The voluntary state bar organizations in existence proved to be impotent to carry on the high purposes and noble aspirations of the legal profession for the simple reason that they were composed only of a small minority of those eligible to its membership. This weakness was readily apparent to the leaders in the legal profession and a program was initiated shortly after the turn of the century to secure the adoption of the principle of a unified bar as a means of correcting the ills existing within the profession. It was a long hard battle that involved educating both the laity and the individual lawyer to the necessity for a virile state bar, one that could speak authoritatively, as Charles Evans Hughes expressed it with a "commanding voice". Such a body if it was to have alike the confidence and respect of the profession and the laity, necessarily had to be self-governing, all-inclusive and unified.

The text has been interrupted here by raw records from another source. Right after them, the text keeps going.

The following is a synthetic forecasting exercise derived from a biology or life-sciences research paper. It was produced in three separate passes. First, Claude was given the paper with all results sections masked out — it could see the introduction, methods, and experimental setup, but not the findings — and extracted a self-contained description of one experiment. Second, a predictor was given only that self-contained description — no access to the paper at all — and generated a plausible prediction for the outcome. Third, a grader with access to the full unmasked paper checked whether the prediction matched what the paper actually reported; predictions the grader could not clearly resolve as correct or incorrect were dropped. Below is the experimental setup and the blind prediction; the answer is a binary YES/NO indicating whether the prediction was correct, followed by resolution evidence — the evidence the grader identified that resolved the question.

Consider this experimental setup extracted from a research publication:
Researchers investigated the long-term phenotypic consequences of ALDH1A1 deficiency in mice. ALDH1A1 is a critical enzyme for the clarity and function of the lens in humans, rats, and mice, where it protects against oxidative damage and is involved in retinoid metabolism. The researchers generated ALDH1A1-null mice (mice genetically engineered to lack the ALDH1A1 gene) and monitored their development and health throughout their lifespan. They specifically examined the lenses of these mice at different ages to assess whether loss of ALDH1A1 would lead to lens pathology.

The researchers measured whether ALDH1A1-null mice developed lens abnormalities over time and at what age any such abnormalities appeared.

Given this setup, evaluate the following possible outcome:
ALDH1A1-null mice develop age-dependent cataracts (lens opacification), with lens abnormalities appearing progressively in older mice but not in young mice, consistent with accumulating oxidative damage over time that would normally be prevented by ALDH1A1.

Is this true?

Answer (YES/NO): YES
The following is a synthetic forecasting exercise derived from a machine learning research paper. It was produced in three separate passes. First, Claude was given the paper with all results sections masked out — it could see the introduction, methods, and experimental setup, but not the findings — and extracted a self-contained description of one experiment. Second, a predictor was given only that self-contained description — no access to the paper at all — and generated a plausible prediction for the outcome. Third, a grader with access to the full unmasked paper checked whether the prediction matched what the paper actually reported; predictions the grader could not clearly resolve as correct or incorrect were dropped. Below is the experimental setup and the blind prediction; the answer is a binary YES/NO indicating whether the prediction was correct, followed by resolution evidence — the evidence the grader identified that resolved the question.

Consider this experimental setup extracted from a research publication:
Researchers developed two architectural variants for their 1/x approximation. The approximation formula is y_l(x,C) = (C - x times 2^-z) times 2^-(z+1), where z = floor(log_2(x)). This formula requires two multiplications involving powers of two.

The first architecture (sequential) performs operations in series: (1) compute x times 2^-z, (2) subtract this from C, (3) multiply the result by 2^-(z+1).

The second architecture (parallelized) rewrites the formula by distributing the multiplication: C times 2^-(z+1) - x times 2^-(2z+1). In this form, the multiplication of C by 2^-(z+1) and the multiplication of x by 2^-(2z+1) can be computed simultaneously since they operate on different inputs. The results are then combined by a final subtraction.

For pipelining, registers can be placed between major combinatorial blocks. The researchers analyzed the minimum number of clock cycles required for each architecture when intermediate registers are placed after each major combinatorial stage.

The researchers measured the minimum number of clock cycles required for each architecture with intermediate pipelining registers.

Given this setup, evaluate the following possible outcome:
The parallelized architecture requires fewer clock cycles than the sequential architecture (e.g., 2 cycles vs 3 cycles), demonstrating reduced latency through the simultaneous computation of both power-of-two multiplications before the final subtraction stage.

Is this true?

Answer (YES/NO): YES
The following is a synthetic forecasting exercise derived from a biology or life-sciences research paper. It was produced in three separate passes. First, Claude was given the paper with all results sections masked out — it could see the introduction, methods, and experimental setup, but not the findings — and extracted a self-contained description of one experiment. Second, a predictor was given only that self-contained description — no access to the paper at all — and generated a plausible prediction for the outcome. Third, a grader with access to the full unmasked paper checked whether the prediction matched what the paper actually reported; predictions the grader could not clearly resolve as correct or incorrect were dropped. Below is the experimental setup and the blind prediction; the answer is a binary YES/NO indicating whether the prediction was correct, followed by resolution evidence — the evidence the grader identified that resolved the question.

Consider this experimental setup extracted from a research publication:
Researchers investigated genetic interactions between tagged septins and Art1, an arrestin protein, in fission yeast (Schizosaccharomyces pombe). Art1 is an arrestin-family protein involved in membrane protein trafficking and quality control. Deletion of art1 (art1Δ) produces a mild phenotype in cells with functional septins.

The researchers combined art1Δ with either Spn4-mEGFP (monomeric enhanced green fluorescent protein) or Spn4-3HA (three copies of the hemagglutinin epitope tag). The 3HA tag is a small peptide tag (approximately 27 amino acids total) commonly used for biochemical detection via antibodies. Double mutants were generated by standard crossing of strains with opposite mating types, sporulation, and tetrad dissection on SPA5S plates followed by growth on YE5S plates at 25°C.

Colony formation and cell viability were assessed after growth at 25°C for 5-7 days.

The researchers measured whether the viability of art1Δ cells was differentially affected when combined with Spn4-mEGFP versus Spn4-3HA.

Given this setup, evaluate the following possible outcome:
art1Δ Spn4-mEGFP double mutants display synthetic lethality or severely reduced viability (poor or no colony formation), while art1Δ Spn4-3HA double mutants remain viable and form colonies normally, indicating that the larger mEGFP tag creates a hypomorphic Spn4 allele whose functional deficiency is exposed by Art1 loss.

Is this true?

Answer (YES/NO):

Partial victory has crowned these efforts, for since the year 1920, integration had been accomplished in twenty-one states, either (a) by legislative enactment such as occurred in Arizona with the adoption of the State Bar Act, (b) by rule of court, without statutory authority, in the exercise of its inherent power, or (c) by enactment of a statute conferring [70 Ariz. 329] authority upon the highest court of the State to integrate the bar.

It is a matter of which we take judicial notice that here in Arizona, prior to the passage in the year 1933 of the act in question, considerable spade work was done looking toward integrating the bar. The matter was perennially discussed at meetings of the old bar association with attendant publicity. A measure to accomplish this purpose was introduced but failed of passage in the Tenth Legislature (1931). The title to that proposed act read: "An Act to Create a Public Corporation to Be Known as 'The State Bar of Arizona.' To Provide for Its Organization, Government, Membership, and Powers, to Regulate the Practice of Law and Provide Penalties for Violation of Said Act", and this identical title appeared on the similar measure when introduced in the Eleventh Legislature (1933). Why the title was subsequently changed to read as it now appears in the enacted measure can only be a matter of conjecture.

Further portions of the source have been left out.